● **WHAT IS EXPECTED**: Print each line of the records as it stands, with the pictures left out.

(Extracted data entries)
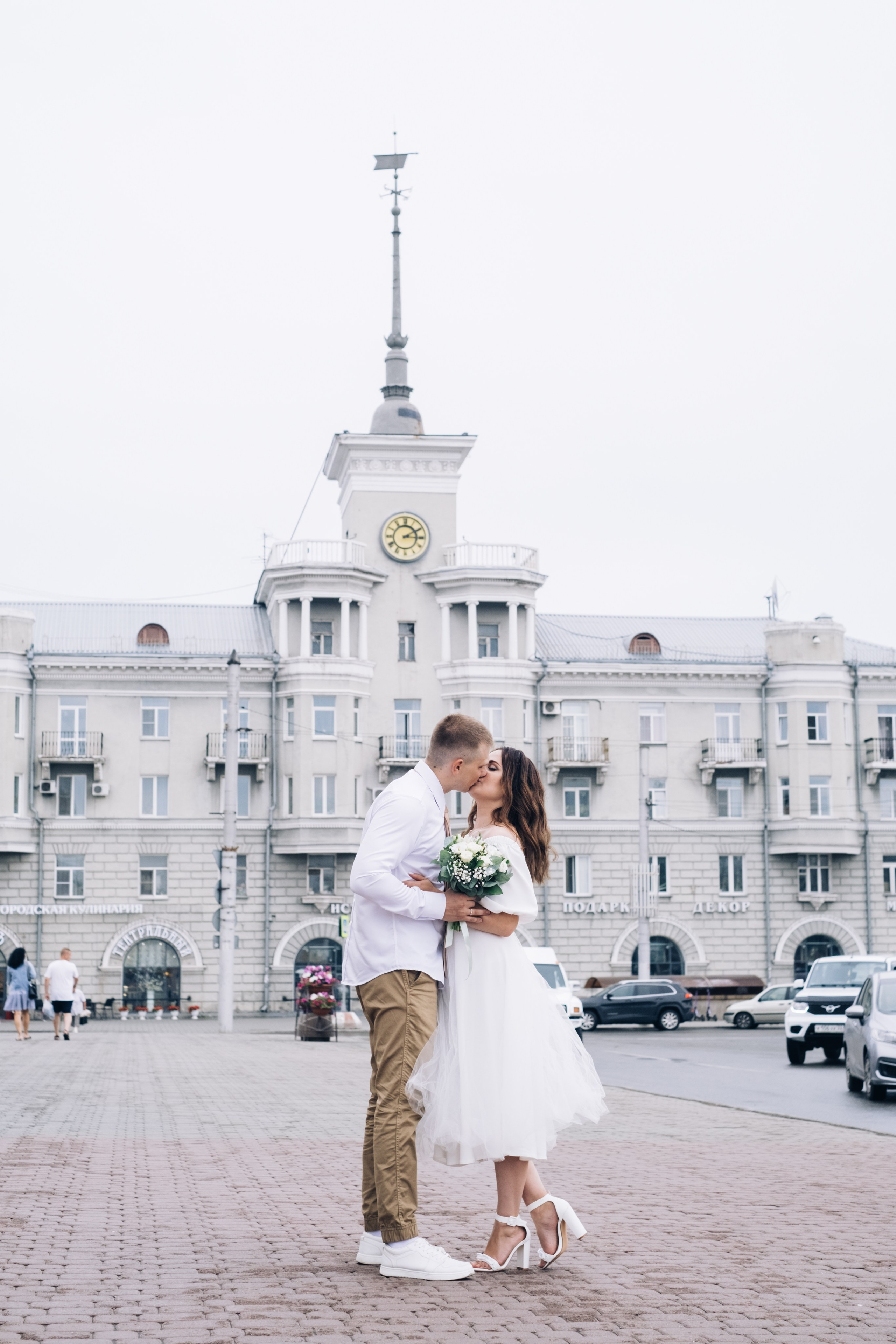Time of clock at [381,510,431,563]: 3:10
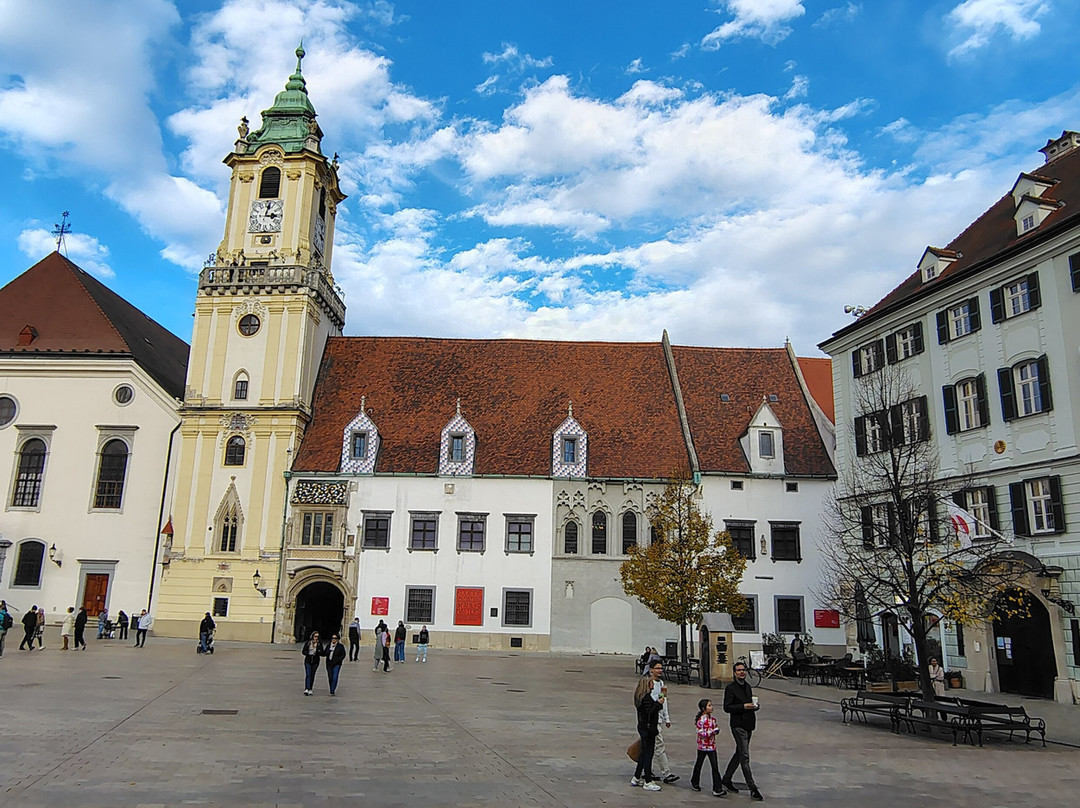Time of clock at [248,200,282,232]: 3:02
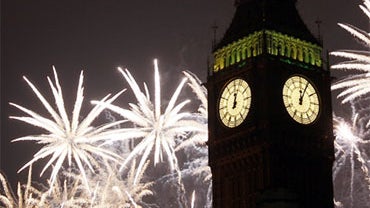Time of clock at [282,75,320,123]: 12:04
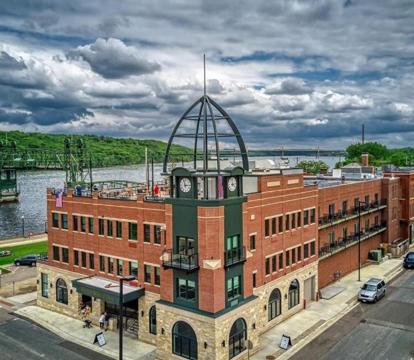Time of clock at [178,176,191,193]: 2:57
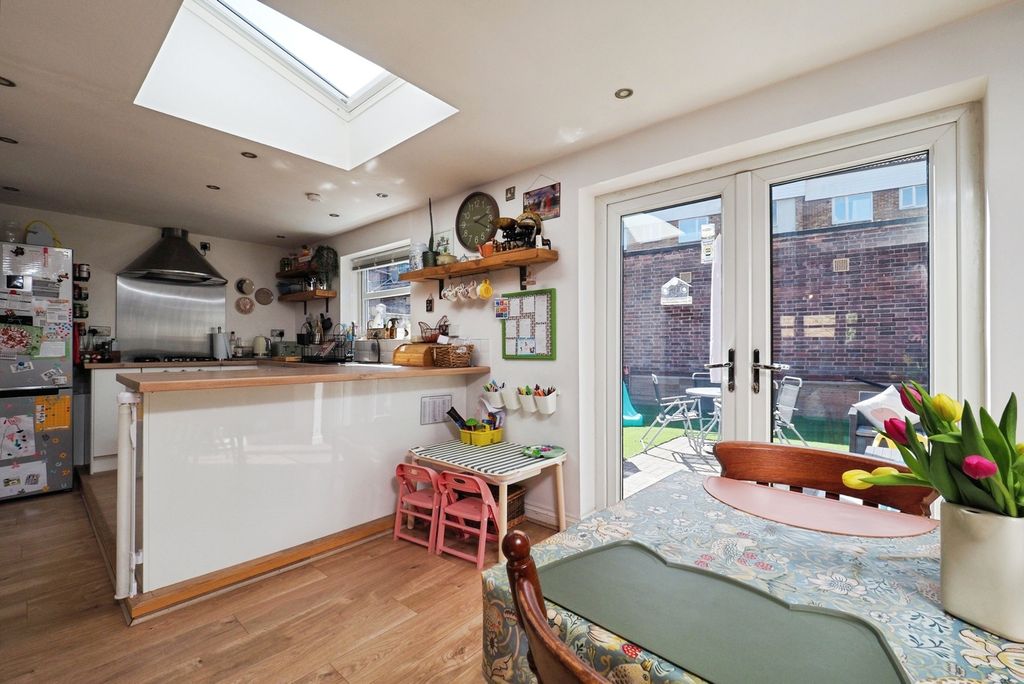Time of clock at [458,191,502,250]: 2:19
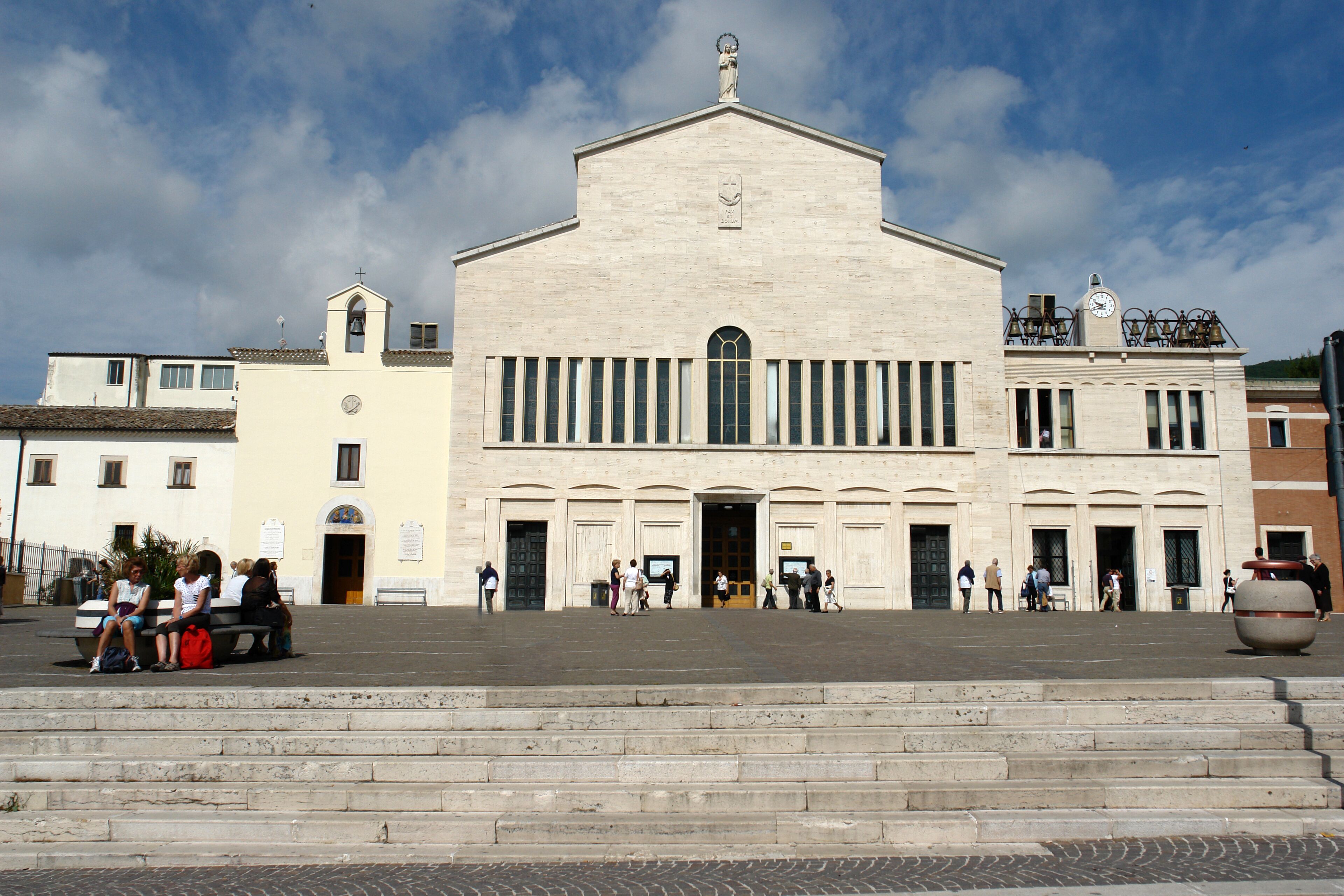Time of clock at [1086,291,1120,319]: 9:41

● **RESPONSE**:
Time of clock at [381,510,431,563]: 3:10
Time of clock at [248,200,282,232]: 3:02
Time of clock at [282,75,320,123]: 12:04
Time of clock at [178,176,191,193]: 2:57
Time of clock at [458,191,502,250]: 2:19
Time of clock at [1086,291,1120,319]: 9:41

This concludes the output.